**Source passage**
------------------------------------
# End of the line pic!



## ottertrapper (Jan 6, 2006)

Well got up this morning to hang all the fur and it was a cold one -12 but it went fast as I put all the pins in last night for hanging today knowing the cold was coming. All furs shipped to Fha today minus a few for tanning. Only fur missing in pic was my badger, a couple rats and a coyote. Feels good to be done, might go for rats later if I have time. OT


----------



## Mister ED (Apr 3, 2006)

Very nice Kurt. Pic sure looks funny though ... no rats, mink or beavers. Good thing you have the otters or everyone would think you were a land trapper, lol.


----------



## Mr. Botek (Mar 15, 2011)

Good job OT! 

Outdoor Hub mobile, the outdoor information engine


----------



## Fur-minator (Nov 28, 2007)

Great season and picture!


----------



## DIYsportsman (Dec 21, 2010)

Send that pic to ffg!


_OutdoorHub Mobile, the information engine of the outdoors._


----------



## FAAMECH (Jul 14, 2009)
------------------------------------
**Exercise requirements**
1) In the fur trapping forum thread, which furs does ottertrapper say are missing from the picture?
2) Write the next part of the fur trapping forum thread, picking up right after its final line.

**Excerpted data**
------------------------------------
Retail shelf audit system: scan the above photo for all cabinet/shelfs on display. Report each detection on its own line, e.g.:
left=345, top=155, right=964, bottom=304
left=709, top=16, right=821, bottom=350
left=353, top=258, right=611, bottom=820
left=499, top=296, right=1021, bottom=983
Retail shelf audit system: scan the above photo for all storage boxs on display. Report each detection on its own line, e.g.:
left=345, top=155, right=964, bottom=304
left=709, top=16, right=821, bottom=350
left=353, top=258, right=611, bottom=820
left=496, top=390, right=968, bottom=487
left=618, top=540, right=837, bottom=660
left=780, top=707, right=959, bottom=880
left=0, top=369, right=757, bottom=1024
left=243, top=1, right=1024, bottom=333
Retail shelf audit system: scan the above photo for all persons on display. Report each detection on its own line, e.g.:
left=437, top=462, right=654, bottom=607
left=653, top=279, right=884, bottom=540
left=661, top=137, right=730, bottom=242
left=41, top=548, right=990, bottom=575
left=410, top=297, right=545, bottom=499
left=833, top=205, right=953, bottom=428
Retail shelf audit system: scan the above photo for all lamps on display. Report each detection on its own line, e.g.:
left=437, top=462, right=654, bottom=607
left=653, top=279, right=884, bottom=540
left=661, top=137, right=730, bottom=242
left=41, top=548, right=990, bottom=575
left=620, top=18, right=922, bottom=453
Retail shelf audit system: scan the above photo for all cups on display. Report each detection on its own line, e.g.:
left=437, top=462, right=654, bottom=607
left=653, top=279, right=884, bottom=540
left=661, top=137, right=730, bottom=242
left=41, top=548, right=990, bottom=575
------------------------------------
**Response list**
1) The badger, a couple of rats, and a coyote.

2)
Nice season OT.. Excellent presentation in the Picture.... Takin mine in the AM and sell fur tommorrow night.......time for ice fishing


----------



## Sprytle (Jan 8, 2005)

Thats some good looking fur Kurt! Great pic.


-Bob


----------



## Seaarkshooter (Nov 5, 2009)

Very nice! Someday I hope to hang k9s like that!

Outdoor Hub mobile, the outdoor information engine


----------



## HunterHawk (Dec 8, 2005)

Whoa! The world really is ending  

haha jk buddy nice haul!

it was funny though i havent been on here much this year so as ed said i wasnt expecting all the k-9s congrats! and your grouse thank you.


----------



## Beavermeadow trapper (Jan 15, 2011)

Great job! and nice looking pic


----------



## ottertrapper (Jan 6, 2006)

HunterHawk said:


> Whoa! The world really is ending
> 
> haha jk buddy nice haul!
> 
> it was funny though i havent been on here much this year so as ed said i wasnt expecting all the k-9s congrats! and your grouse thank you.


Haha good one! Yeah I seldom splash in the water anymore, but hey at least I had otters in that pic  How you been? OT


----------



## HunterHawk (Dec 8, 2005)

Ya if you are going to have the name ot you better have your 2 otters in there.
I have been doing well out here..need to get into fishing more though I think. Hope all is well with you


----------



## U.P. trappermark (Jul 4, 2010)

Awesome picture OT, lots of nice looking fur. Congrats on a great season.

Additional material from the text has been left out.